>> begin PROVIDED TEXT

By Stewie Sutherland
Ah, Halloween. Very rarely do I go into anything spooky or creepy, but if there’s one thing I can’t refuse it’s a good story. Something with likeable main characters, a flowing plot, a satisfying ending, and above all, length. Not often do you find something with all those things in it. Many of today’s games spend a lot of their disc size on high-end graphics and sacrifice length, or visa versa. (Final Fantasy XII is a good balance of both, amazing for a simple PS2-sized DVD!) But I can’t deny it: if you want length, visuals and balance, you have to go to the PC. Old now (coming out in 2000, and already having a second game based upon it), Activision’s Vampire: The Masquerade – Redemption was a game that delivered just that.
The very lengthy, epic story follows the main character, a Holy Knight named Christof. Injured in a stunningly rendered opening movie of a bloody battle, he recovers in a church in Prague, during the Dark Ages. There, he falls in love with a nun, Anezka, who tends to his wounds, and in an effort to continue his holy mission, travels to nearby silver mine that has become over-run with “evil”. He is successful, clearing the mine of a demented vampire. This act alone catches the attention of several of Prague’s Vampire leaders.

>> end PROVIDED TEXT
>> begin DATA RECORDS

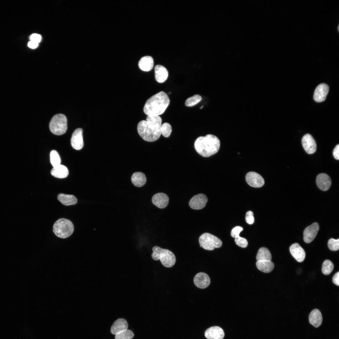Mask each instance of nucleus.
I'll use <instances>...</instances> for the list:
<instances>
[{"label":"nucleus","mask_w":339,"mask_h":339,"mask_svg":"<svg viewBox=\"0 0 339 339\" xmlns=\"http://www.w3.org/2000/svg\"><path fill=\"white\" fill-rule=\"evenodd\" d=\"M162 119L159 116H147L146 120H142L138 124V134L145 141L152 142L160 137Z\"/></svg>","instance_id":"obj_1"},{"label":"nucleus","mask_w":339,"mask_h":339,"mask_svg":"<svg viewBox=\"0 0 339 339\" xmlns=\"http://www.w3.org/2000/svg\"><path fill=\"white\" fill-rule=\"evenodd\" d=\"M170 103V100L167 94L161 91L153 95L146 101L143 111L148 116H159L163 114Z\"/></svg>","instance_id":"obj_2"},{"label":"nucleus","mask_w":339,"mask_h":339,"mask_svg":"<svg viewBox=\"0 0 339 339\" xmlns=\"http://www.w3.org/2000/svg\"><path fill=\"white\" fill-rule=\"evenodd\" d=\"M194 146L197 153L204 157H209L217 153L220 147V142L215 136L209 134L198 137Z\"/></svg>","instance_id":"obj_3"},{"label":"nucleus","mask_w":339,"mask_h":339,"mask_svg":"<svg viewBox=\"0 0 339 339\" xmlns=\"http://www.w3.org/2000/svg\"><path fill=\"white\" fill-rule=\"evenodd\" d=\"M153 253L151 256L154 260H160L162 265L166 267H171L176 262V257L174 254L170 250L163 249L158 246H154L152 249Z\"/></svg>","instance_id":"obj_4"},{"label":"nucleus","mask_w":339,"mask_h":339,"mask_svg":"<svg viewBox=\"0 0 339 339\" xmlns=\"http://www.w3.org/2000/svg\"><path fill=\"white\" fill-rule=\"evenodd\" d=\"M74 231V226L70 220L61 218L57 220L54 223L53 231L57 237L61 238H66L70 236Z\"/></svg>","instance_id":"obj_5"},{"label":"nucleus","mask_w":339,"mask_h":339,"mask_svg":"<svg viewBox=\"0 0 339 339\" xmlns=\"http://www.w3.org/2000/svg\"><path fill=\"white\" fill-rule=\"evenodd\" d=\"M49 127L51 132L55 135H60L64 134L67 128V117L62 114L54 115L50 122Z\"/></svg>","instance_id":"obj_6"},{"label":"nucleus","mask_w":339,"mask_h":339,"mask_svg":"<svg viewBox=\"0 0 339 339\" xmlns=\"http://www.w3.org/2000/svg\"><path fill=\"white\" fill-rule=\"evenodd\" d=\"M199 242L201 247L208 250L219 248L222 245V242L219 239L208 233L202 234L199 238Z\"/></svg>","instance_id":"obj_7"},{"label":"nucleus","mask_w":339,"mask_h":339,"mask_svg":"<svg viewBox=\"0 0 339 339\" xmlns=\"http://www.w3.org/2000/svg\"><path fill=\"white\" fill-rule=\"evenodd\" d=\"M247 183L250 186L255 188L262 187L264 184L263 178L259 174L254 172H250L245 176Z\"/></svg>","instance_id":"obj_8"},{"label":"nucleus","mask_w":339,"mask_h":339,"mask_svg":"<svg viewBox=\"0 0 339 339\" xmlns=\"http://www.w3.org/2000/svg\"><path fill=\"white\" fill-rule=\"evenodd\" d=\"M208 201L207 196L202 193L194 196L189 202L191 208L195 210H200L204 208Z\"/></svg>","instance_id":"obj_9"},{"label":"nucleus","mask_w":339,"mask_h":339,"mask_svg":"<svg viewBox=\"0 0 339 339\" xmlns=\"http://www.w3.org/2000/svg\"><path fill=\"white\" fill-rule=\"evenodd\" d=\"M302 144L307 153L312 154L316 151L317 145L316 142L310 134H306L304 136L302 139Z\"/></svg>","instance_id":"obj_10"},{"label":"nucleus","mask_w":339,"mask_h":339,"mask_svg":"<svg viewBox=\"0 0 339 339\" xmlns=\"http://www.w3.org/2000/svg\"><path fill=\"white\" fill-rule=\"evenodd\" d=\"M319 229V226L317 223L315 222L308 226L304 231V240L307 243L311 242L316 237Z\"/></svg>","instance_id":"obj_11"},{"label":"nucleus","mask_w":339,"mask_h":339,"mask_svg":"<svg viewBox=\"0 0 339 339\" xmlns=\"http://www.w3.org/2000/svg\"><path fill=\"white\" fill-rule=\"evenodd\" d=\"M83 130L81 128H78L74 131L71 138V144L74 149L80 150L83 147Z\"/></svg>","instance_id":"obj_12"},{"label":"nucleus","mask_w":339,"mask_h":339,"mask_svg":"<svg viewBox=\"0 0 339 339\" xmlns=\"http://www.w3.org/2000/svg\"><path fill=\"white\" fill-rule=\"evenodd\" d=\"M329 90L327 85L322 83L319 85L316 88L314 94V99L317 102L324 101L326 99Z\"/></svg>","instance_id":"obj_13"},{"label":"nucleus","mask_w":339,"mask_h":339,"mask_svg":"<svg viewBox=\"0 0 339 339\" xmlns=\"http://www.w3.org/2000/svg\"><path fill=\"white\" fill-rule=\"evenodd\" d=\"M193 282L196 287L199 288L204 289L209 285L210 279L207 274L200 272L195 275L193 279Z\"/></svg>","instance_id":"obj_14"},{"label":"nucleus","mask_w":339,"mask_h":339,"mask_svg":"<svg viewBox=\"0 0 339 339\" xmlns=\"http://www.w3.org/2000/svg\"><path fill=\"white\" fill-rule=\"evenodd\" d=\"M204 335L207 339H223L224 333L220 327L214 326L207 329L205 331Z\"/></svg>","instance_id":"obj_15"},{"label":"nucleus","mask_w":339,"mask_h":339,"mask_svg":"<svg viewBox=\"0 0 339 339\" xmlns=\"http://www.w3.org/2000/svg\"><path fill=\"white\" fill-rule=\"evenodd\" d=\"M316 183L317 186L320 190L325 191L330 188L331 185V180L327 175L325 173H320L316 177Z\"/></svg>","instance_id":"obj_16"},{"label":"nucleus","mask_w":339,"mask_h":339,"mask_svg":"<svg viewBox=\"0 0 339 339\" xmlns=\"http://www.w3.org/2000/svg\"><path fill=\"white\" fill-rule=\"evenodd\" d=\"M290 252L293 257L299 262H303L305 257L304 250L298 243L293 244L290 247Z\"/></svg>","instance_id":"obj_17"},{"label":"nucleus","mask_w":339,"mask_h":339,"mask_svg":"<svg viewBox=\"0 0 339 339\" xmlns=\"http://www.w3.org/2000/svg\"><path fill=\"white\" fill-rule=\"evenodd\" d=\"M153 204L160 208H164L168 205L169 198L168 196L163 193H158L154 194L152 197Z\"/></svg>","instance_id":"obj_18"},{"label":"nucleus","mask_w":339,"mask_h":339,"mask_svg":"<svg viewBox=\"0 0 339 339\" xmlns=\"http://www.w3.org/2000/svg\"><path fill=\"white\" fill-rule=\"evenodd\" d=\"M155 77L156 81L159 83L164 82L167 79L168 72L164 66L156 65L154 68Z\"/></svg>","instance_id":"obj_19"},{"label":"nucleus","mask_w":339,"mask_h":339,"mask_svg":"<svg viewBox=\"0 0 339 339\" xmlns=\"http://www.w3.org/2000/svg\"><path fill=\"white\" fill-rule=\"evenodd\" d=\"M128 324L126 321L123 318H119L116 320L110 328V332L113 335L127 329Z\"/></svg>","instance_id":"obj_20"},{"label":"nucleus","mask_w":339,"mask_h":339,"mask_svg":"<svg viewBox=\"0 0 339 339\" xmlns=\"http://www.w3.org/2000/svg\"><path fill=\"white\" fill-rule=\"evenodd\" d=\"M310 324L316 328L320 326L322 321V317L320 311L318 309L313 310L309 316Z\"/></svg>","instance_id":"obj_21"},{"label":"nucleus","mask_w":339,"mask_h":339,"mask_svg":"<svg viewBox=\"0 0 339 339\" xmlns=\"http://www.w3.org/2000/svg\"><path fill=\"white\" fill-rule=\"evenodd\" d=\"M154 65L153 59L150 56H145L142 57L138 62V67L142 70L148 72L153 68Z\"/></svg>","instance_id":"obj_22"},{"label":"nucleus","mask_w":339,"mask_h":339,"mask_svg":"<svg viewBox=\"0 0 339 339\" xmlns=\"http://www.w3.org/2000/svg\"><path fill=\"white\" fill-rule=\"evenodd\" d=\"M51 175L55 177L59 178H64L67 177L69 174L67 168L65 166L60 164L53 167L51 170Z\"/></svg>","instance_id":"obj_23"},{"label":"nucleus","mask_w":339,"mask_h":339,"mask_svg":"<svg viewBox=\"0 0 339 339\" xmlns=\"http://www.w3.org/2000/svg\"><path fill=\"white\" fill-rule=\"evenodd\" d=\"M131 180L132 184L136 186L141 187L143 186L146 182V178L144 174L137 172L132 175Z\"/></svg>","instance_id":"obj_24"},{"label":"nucleus","mask_w":339,"mask_h":339,"mask_svg":"<svg viewBox=\"0 0 339 339\" xmlns=\"http://www.w3.org/2000/svg\"><path fill=\"white\" fill-rule=\"evenodd\" d=\"M57 199L62 204L65 206L75 205L77 202V198L72 195L60 193L57 196Z\"/></svg>","instance_id":"obj_25"},{"label":"nucleus","mask_w":339,"mask_h":339,"mask_svg":"<svg viewBox=\"0 0 339 339\" xmlns=\"http://www.w3.org/2000/svg\"><path fill=\"white\" fill-rule=\"evenodd\" d=\"M256 265L259 270L266 273L271 272L274 267V263L271 261H257Z\"/></svg>","instance_id":"obj_26"},{"label":"nucleus","mask_w":339,"mask_h":339,"mask_svg":"<svg viewBox=\"0 0 339 339\" xmlns=\"http://www.w3.org/2000/svg\"><path fill=\"white\" fill-rule=\"evenodd\" d=\"M256 259L257 261H271L272 255L268 249L265 247H262L258 250L256 256Z\"/></svg>","instance_id":"obj_27"},{"label":"nucleus","mask_w":339,"mask_h":339,"mask_svg":"<svg viewBox=\"0 0 339 339\" xmlns=\"http://www.w3.org/2000/svg\"><path fill=\"white\" fill-rule=\"evenodd\" d=\"M50 162L53 167L60 164L61 160L58 153L55 150H52L50 153Z\"/></svg>","instance_id":"obj_28"},{"label":"nucleus","mask_w":339,"mask_h":339,"mask_svg":"<svg viewBox=\"0 0 339 339\" xmlns=\"http://www.w3.org/2000/svg\"><path fill=\"white\" fill-rule=\"evenodd\" d=\"M334 265L330 260H325L322 265V271L325 275H329L332 271L334 269Z\"/></svg>","instance_id":"obj_29"},{"label":"nucleus","mask_w":339,"mask_h":339,"mask_svg":"<svg viewBox=\"0 0 339 339\" xmlns=\"http://www.w3.org/2000/svg\"><path fill=\"white\" fill-rule=\"evenodd\" d=\"M134 336L133 332L127 329L115 335V339H131Z\"/></svg>","instance_id":"obj_30"},{"label":"nucleus","mask_w":339,"mask_h":339,"mask_svg":"<svg viewBox=\"0 0 339 339\" xmlns=\"http://www.w3.org/2000/svg\"><path fill=\"white\" fill-rule=\"evenodd\" d=\"M202 99L199 94H195L188 98L186 101L185 105L186 106L192 107L199 103Z\"/></svg>","instance_id":"obj_31"},{"label":"nucleus","mask_w":339,"mask_h":339,"mask_svg":"<svg viewBox=\"0 0 339 339\" xmlns=\"http://www.w3.org/2000/svg\"><path fill=\"white\" fill-rule=\"evenodd\" d=\"M172 131V127L169 123L165 122L161 126V133L164 137H168L171 134Z\"/></svg>","instance_id":"obj_32"},{"label":"nucleus","mask_w":339,"mask_h":339,"mask_svg":"<svg viewBox=\"0 0 339 339\" xmlns=\"http://www.w3.org/2000/svg\"><path fill=\"white\" fill-rule=\"evenodd\" d=\"M328 246L330 250L332 251L337 250L339 249V239H330L328 240Z\"/></svg>","instance_id":"obj_33"},{"label":"nucleus","mask_w":339,"mask_h":339,"mask_svg":"<svg viewBox=\"0 0 339 339\" xmlns=\"http://www.w3.org/2000/svg\"><path fill=\"white\" fill-rule=\"evenodd\" d=\"M235 242L238 246L243 248L246 247L248 244V241L245 239L240 236L235 238Z\"/></svg>","instance_id":"obj_34"},{"label":"nucleus","mask_w":339,"mask_h":339,"mask_svg":"<svg viewBox=\"0 0 339 339\" xmlns=\"http://www.w3.org/2000/svg\"><path fill=\"white\" fill-rule=\"evenodd\" d=\"M243 230V228L241 226H237L234 228L231 232V236L235 238L239 236L240 232Z\"/></svg>","instance_id":"obj_35"},{"label":"nucleus","mask_w":339,"mask_h":339,"mask_svg":"<svg viewBox=\"0 0 339 339\" xmlns=\"http://www.w3.org/2000/svg\"><path fill=\"white\" fill-rule=\"evenodd\" d=\"M245 220L246 223L249 224H252L254 222L253 213L250 211H248L246 214Z\"/></svg>","instance_id":"obj_36"},{"label":"nucleus","mask_w":339,"mask_h":339,"mask_svg":"<svg viewBox=\"0 0 339 339\" xmlns=\"http://www.w3.org/2000/svg\"><path fill=\"white\" fill-rule=\"evenodd\" d=\"M30 39L31 41L39 43L41 40V37L40 35L34 33L30 36Z\"/></svg>","instance_id":"obj_37"},{"label":"nucleus","mask_w":339,"mask_h":339,"mask_svg":"<svg viewBox=\"0 0 339 339\" xmlns=\"http://www.w3.org/2000/svg\"><path fill=\"white\" fill-rule=\"evenodd\" d=\"M333 155L334 158L336 159H339V144L337 145L334 148L333 151Z\"/></svg>","instance_id":"obj_38"},{"label":"nucleus","mask_w":339,"mask_h":339,"mask_svg":"<svg viewBox=\"0 0 339 339\" xmlns=\"http://www.w3.org/2000/svg\"><path fill=\"white\" fill-rule=\"evenodd\" d=\"M332 281L334 284L338 286H339V272L336 273L333 276Z\"/></svg>","instance_id":"obj_39"},{"label":"nucleus","mask_w":339,"mask_h":339,"mask_svg":"<svg viewBox=\"0 0 339 339\" xmlns=\"http://www.w3.org/2000/svg\"><path fill=\"white\" fill-rule=\"evenodd\" d=\"M38 43L34 41L30 40L28 44V47L32 49H35L37 47Z\"/></svg>","instance_id":"obj_40"},{"label":"nucleus","mask_w":339,"mask_h":339,"mask_svg":"<svg viewBox=\"0 0 339 339\" xmlns=\"http://www.w3.org/2000/svg\"><path fill=\"white\" fill-rule=\"evenodd\" d=\"M203 107V106H202V107H201L200 109H202V108Z\"/></svg>","instance_id":"obj_41"}]
</instances>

>> end DATA RECORDS

* EXERCISE INSTRUCTIONS
1 - Please repeat the passage of the game review from "By Stewie Sutherland" to "delivered just that.".
2 - Answer these questions on the game review:
(a) In what year did the game come out?
(b) Where does Christof recover after being injured?
(c) Who tends to Christof's wounds?
Those lines aren't needed.

* ANSWERS PROVIDED
1 -
By Stewie Sutherland
Ah, Halloween. Very rarely do I go into anything spooky or creepy, but if there’s one thing I can’t refuse it’s a good story. Something with likeable main characters, a flowing plot, a satisfying ending, and above all, length. Not often do you find something with all those things in it. Many of today’s games spend a lot of their disc size on high-end graphics and sacrifice length, or visa versa. (Final Fantasy XII is a good balance of both, amazing for a simple PS2-sized DVD!) But I can’t deny it: if you want length, visuals and balance, you have to go to the PC. Old now (coming out in 2000, and already having a second game based upon it), Activision’s Vampire: The Masquerade – Redemption was a game that delivered just that.

2 -
(a) 2000
(b) In a church in Prague
(c) Anezka, a nun